Je souhaite maintenant proposer une petite synthèse de cette expérience. Mais comme il me semble, personnellement, que la publication de liste a peu modifié mon travail de “spécialiste” membre d’une commission (à Paris 8, ainsi qu’à Paris 1, mais cette dernière n’avait pas de postes à remplir cette année)… je vais laisser grande la place aux commentaires reçus.
Un candidat m’écrit ainsi :
Je tenais à te féliciter pour ton initiative. Elle a formidablement fonctionné (TOUTES les personnes croisées en auditions étaient au courant). Et il est évident que ça répondait à un besoin. Je n’ai pas spécialement de remarque “constructive” à faire, hormis une proposition pas très originale : demander à ce que les prochaines commissions envoient les listes des auditions et des classés (avec la formule de rigueur sur le caractère non définitif de ces listes).
Voilà… sinon je suis un peu triste de ne pas avoir été auditionné à Paris 8, mais au moins je n’aurais pas subi la vexation de faire une “bonne audition” (dixeunt les membres des commissions de *** et ***) sans même être classé ensuite…
Quelqu’un d’autre, dans un mail, souligne les coûts psychologiques associés à la connaissance des concurrents :
Formidable boulot mis en place cette année. On est immensément nombreux à t’être reconnaissants. Pour ma part, au départ je ne voulais pas savoir qui était mes conccurents, autre que *** *** puisque depuis la mi-avril je savais que le poste avait été crée spécialement pour elle
Un maître de conférences dans un institut d’études politiques :
je suis convaincu de la pertinence de dispositifs de publication des résultats des CS pour introduire plus de justice dans le mode de recrutement des MCF et Profs. J’ai vu le fonctionnement de la liste Ancmsp et, pour tout dire, je pensais il y a deux ans que l’AFS ferait quelque chose dans ce sens. Il faut bien constater que cela n’est pas le cas et qu’une initiative plus décentralisée s’impose peut-être. En tout cas, bravo pour avoir d’ores-et-déjà fait quelque chose.

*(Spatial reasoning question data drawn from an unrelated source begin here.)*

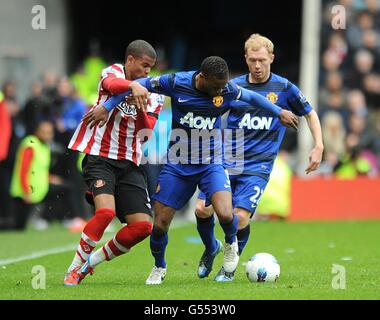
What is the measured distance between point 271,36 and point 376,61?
4.01 m

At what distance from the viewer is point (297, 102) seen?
10.8 metres

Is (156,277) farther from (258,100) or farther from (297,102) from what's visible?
(297,102)

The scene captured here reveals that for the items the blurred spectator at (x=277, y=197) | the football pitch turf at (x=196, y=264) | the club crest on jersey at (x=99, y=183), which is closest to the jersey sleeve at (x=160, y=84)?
the club crest on jersey at (x=99, y=183)

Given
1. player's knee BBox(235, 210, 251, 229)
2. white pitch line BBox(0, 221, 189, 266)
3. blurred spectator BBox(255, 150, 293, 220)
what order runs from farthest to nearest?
blurred spectator BBox(255, 150, 293, 220) → white pitch line BBox(0, 221, 189, 266) → player's knee BBox(235, 210, 251, 229)

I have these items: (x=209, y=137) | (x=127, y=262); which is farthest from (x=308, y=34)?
(x=209, y=137)

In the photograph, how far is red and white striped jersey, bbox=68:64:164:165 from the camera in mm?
9883

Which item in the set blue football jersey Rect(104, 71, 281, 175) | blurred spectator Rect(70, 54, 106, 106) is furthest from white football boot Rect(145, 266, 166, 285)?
blurred spectator Rect(70, 54, 106, 106)

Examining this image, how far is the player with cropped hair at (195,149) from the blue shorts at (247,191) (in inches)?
26.8

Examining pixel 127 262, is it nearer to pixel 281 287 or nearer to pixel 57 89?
pixel 281 287

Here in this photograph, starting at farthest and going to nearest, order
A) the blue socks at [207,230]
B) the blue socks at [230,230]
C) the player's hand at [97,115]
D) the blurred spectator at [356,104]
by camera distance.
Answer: the blurred spectator at [356,104]
the blue socks at [207,230]
the blue socks at [230,230]
the player's hand at [97,115]

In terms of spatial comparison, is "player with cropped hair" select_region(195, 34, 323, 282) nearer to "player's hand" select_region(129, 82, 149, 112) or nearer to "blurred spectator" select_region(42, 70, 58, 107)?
"player's hand" select_region(129, 82, 149, 112)

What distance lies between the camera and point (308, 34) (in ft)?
71.4

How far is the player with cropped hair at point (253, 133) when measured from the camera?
35.0 feet

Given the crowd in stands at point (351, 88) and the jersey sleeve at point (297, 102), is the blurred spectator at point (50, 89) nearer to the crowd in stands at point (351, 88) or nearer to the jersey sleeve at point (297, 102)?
the crowd in stands at point (351, 88)
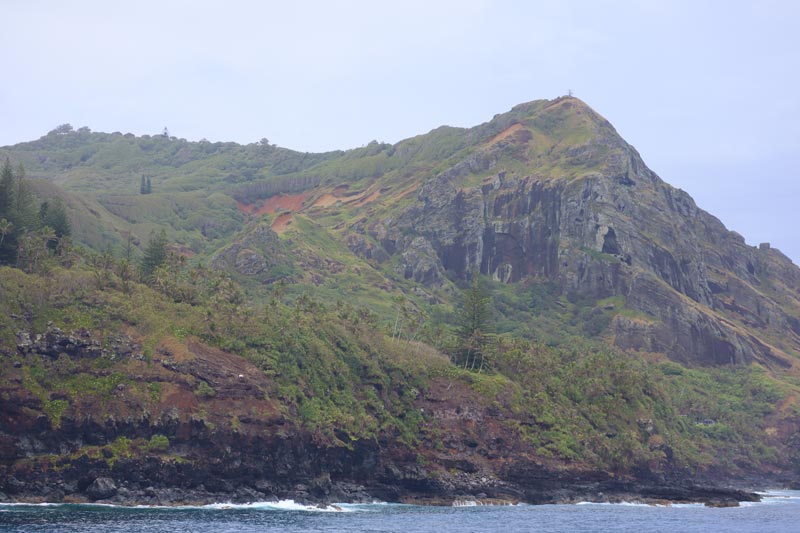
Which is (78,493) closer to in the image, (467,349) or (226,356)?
(226,356)

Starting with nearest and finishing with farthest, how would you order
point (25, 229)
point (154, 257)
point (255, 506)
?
1. point (255, 506)
2. point (25, 229)
3. point (154, 257)

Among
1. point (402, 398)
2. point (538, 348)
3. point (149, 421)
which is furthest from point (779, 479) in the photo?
point (149, 421)

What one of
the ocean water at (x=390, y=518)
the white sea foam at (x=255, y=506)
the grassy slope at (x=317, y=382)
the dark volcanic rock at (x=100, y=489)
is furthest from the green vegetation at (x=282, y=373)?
the ocean water at (x=390, y=518)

Une liste comprenant listes d’auditionnés et dates des auditions montre la concentration d’une partie des auditions sur certaines dates. Quelques candidats ont du choisir entre (au hasard) Pau et Mulhouse ou entre Monaco ou Dunkerque qui tenaient leurs auditions le même jour. Avec une quarantaine de postes ouverts lors de la première session il aurait été difficile d’étaler les auditions de manière à permettre à tous les candidats auditionnés de ne pas avoir à choisir…. mais un peu de coordination est possible. [Par exemple, l’année dernière, Paris 8 et Toulouse 2 avaient un poste au profil “rapports sociaux de sexe”, et le président de la commission de Paris 8 avait vérifié auprès de Toulouse 2 que les auditions n’auraient pas lieu le même jour.] En science politique, où les postes sont moins nombreux, l’action de l’ANCMSP a civilisé, après plusieurs années, une bonne partie des commissions : les sociologues résistent encore.
Critiques et propositions
Peu de critiques négatives. La première est venue d’un-e collègue dont le mail a la teneur suivante :
Tu n’as rien de lieux (sic) à faire, actuellement?

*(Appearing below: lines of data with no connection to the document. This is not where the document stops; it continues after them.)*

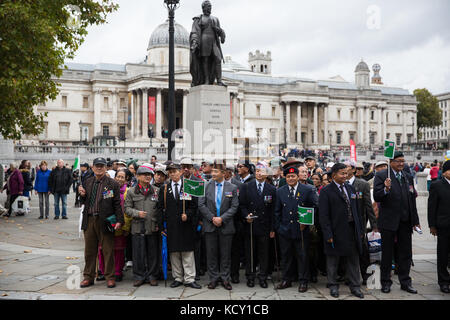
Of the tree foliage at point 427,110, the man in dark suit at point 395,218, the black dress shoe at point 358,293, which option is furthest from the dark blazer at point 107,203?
the tree foliage at point 427,110

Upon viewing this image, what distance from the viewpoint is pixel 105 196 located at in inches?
300

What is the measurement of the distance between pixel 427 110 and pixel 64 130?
76.9m

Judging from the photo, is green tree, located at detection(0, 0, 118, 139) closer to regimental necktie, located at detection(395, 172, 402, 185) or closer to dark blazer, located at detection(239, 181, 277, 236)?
dark blazer, located at detection(239, 181, 277, 236)

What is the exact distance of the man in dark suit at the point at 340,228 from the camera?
7172 mm

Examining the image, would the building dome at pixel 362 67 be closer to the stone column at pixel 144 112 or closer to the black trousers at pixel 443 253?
the stone column at pixel 144 112

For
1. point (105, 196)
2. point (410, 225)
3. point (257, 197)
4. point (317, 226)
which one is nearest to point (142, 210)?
point (105, 196)

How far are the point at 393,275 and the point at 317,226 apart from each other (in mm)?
1874

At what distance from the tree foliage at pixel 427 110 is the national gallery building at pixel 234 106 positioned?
434cm

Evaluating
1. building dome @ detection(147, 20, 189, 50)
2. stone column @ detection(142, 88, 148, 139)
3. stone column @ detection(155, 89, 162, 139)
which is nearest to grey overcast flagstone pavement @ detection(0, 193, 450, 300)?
stone column @ detection(155, 89, 162, 139)

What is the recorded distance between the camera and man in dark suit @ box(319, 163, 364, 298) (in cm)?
717

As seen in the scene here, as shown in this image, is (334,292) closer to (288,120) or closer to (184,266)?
(184,266)

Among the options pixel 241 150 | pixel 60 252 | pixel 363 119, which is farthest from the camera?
pixel 363 119

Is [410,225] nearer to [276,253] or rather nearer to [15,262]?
[276,253]

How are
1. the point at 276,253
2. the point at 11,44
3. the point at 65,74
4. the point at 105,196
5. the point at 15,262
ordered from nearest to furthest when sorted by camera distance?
the point at 105,196
the point at 276,253
the point at 15,262
the point at 11,44
the point at 65,74
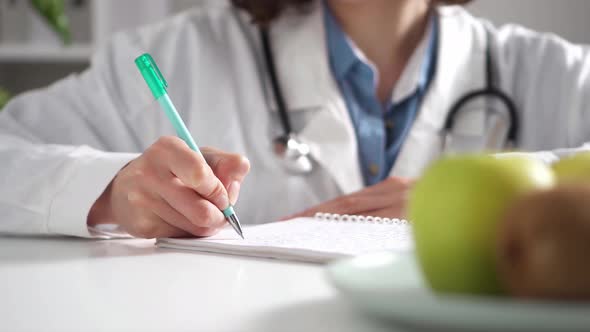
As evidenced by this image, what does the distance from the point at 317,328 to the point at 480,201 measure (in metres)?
0.10

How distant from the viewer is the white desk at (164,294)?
370 millimetres

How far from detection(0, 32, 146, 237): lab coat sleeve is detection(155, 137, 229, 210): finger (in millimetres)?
136

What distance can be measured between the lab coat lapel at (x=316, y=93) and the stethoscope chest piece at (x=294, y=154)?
0.05ft

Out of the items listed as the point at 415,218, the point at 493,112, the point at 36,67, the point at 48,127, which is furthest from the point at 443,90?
the point at 36,67

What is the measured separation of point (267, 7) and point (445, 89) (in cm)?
35

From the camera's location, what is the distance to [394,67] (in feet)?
4.50

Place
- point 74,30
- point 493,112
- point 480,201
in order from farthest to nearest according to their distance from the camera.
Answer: point 74,30, point 493,112, point 480,201

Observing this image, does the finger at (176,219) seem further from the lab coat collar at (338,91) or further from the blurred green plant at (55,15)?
the blurred green plant at (55,15)

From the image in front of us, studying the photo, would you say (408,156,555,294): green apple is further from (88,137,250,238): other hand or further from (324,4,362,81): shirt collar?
(324,4,362,81): shirt collar

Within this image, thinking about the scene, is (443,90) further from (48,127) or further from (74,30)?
(74,30)

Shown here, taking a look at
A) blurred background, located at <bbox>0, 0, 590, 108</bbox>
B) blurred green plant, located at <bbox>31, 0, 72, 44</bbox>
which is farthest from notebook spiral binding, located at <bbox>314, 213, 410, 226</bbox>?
blurred green plant, located at <bbox>31, 0, 72, 44</bbox>

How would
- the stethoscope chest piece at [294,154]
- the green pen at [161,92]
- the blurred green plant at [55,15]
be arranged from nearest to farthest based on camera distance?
the green pen at [161,92]
the stethoscope chest piece at [294,154]
the blurred green plant at [55,15]

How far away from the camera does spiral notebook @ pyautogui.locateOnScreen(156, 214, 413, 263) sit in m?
0.57

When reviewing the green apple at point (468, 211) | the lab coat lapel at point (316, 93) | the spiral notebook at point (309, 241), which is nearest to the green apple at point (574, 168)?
the green apple at point (468, 211)
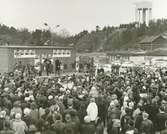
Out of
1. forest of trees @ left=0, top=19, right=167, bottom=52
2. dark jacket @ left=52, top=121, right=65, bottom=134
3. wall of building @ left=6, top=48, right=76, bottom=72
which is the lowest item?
dark jacket @ left=52, top=121, right=65, bottom=134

C’est vrai qu’il faut bien que la vie continue, avec toutes les petites affaires, mais quand même!
Pas très constructif…
Certaines commissions ont refusé le principe de la publicité des listes d’auditionnés ou de classés. Mais les candidats — qui ne connaissaient pas nécessairement l’opposition des commissions — ont ajouté ces informations sur le wiki.
Certains membres de commissions, contactés directement, ont parfois choisi de ne pas répondre. L’un d’entre eux ne se souvenait plus du nom des personnes auditionnées et ne pouvait donc me renseigner. Heureusement, là encore, des candidats avaient la mémoire plus vive.
Un autre :
Je n’ai pas de proposition très constructive à faire concernant votre initiative. Je me contenterai simplement de vous en féliciter car elle est bien utile dans ce petit monde qui n’aime guère la transparence.

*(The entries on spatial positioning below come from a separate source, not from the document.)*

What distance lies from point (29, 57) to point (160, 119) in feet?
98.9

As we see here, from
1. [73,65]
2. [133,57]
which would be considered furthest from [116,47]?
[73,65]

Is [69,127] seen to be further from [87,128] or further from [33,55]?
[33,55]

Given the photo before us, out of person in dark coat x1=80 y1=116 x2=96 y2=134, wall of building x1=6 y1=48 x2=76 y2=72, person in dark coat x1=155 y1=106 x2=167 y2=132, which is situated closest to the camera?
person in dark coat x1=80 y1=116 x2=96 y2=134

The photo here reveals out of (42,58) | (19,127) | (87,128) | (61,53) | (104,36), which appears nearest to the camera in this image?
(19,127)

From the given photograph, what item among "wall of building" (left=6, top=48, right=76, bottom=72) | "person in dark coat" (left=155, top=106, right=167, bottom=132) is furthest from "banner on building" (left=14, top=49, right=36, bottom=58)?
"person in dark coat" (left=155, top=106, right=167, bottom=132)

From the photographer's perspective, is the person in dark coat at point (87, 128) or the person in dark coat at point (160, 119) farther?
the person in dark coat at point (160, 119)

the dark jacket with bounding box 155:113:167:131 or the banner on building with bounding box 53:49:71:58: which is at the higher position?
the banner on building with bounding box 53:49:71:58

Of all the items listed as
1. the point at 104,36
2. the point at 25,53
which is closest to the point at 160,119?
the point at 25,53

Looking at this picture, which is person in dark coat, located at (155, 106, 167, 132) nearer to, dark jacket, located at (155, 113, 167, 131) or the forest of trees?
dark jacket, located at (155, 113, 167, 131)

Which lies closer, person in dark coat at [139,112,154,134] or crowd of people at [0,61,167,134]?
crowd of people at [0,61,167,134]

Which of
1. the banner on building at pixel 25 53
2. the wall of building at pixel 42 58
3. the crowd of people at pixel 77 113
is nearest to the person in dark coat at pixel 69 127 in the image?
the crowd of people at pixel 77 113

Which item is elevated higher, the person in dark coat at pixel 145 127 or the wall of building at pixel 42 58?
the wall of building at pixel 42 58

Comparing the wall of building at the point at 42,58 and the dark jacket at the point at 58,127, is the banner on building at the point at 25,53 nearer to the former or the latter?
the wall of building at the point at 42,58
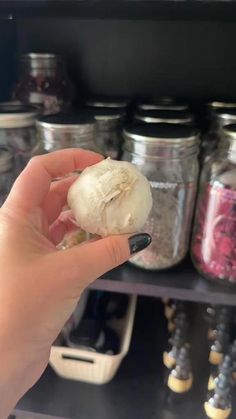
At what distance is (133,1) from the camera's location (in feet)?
1.71

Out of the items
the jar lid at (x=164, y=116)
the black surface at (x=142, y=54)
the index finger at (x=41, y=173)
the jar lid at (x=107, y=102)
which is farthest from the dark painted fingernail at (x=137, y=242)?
the black surface at (x=142, y=54)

La possibilité d’effets pervers
Un maître de conférence souligne un effet pervers possible de la publicité des décisions des commissions :
[…] bien qu’ancien responable national de [*** à] l’époque de ma thèse, je me pose beaucoup de questions sur la publication de noms avant la fin des procédures. Des informations plus limitées comme “pas d’auditions, mutation proposée” ou le nombre d’auditionnés me semblent préférables tant que les votes des CA ne sont pas passés. Par ailleurs, on a vu des candidats écartés de postes car la nouvelle de leur classement la veille comme premiers ailleurs avait fait l’objet de publicité. Même s’il est évident que les informations circulent souvent […] quand on souhaite que ce soit la valeur scientifique de son dossier (et non le copinage ou des décisions du type “mais de toute manière il est déjà pris là-bas”) qui permette éventuellement de se raprocher de ses jeunes enfants ou de son conjoint, on souhaiterait alors plus de discrétion.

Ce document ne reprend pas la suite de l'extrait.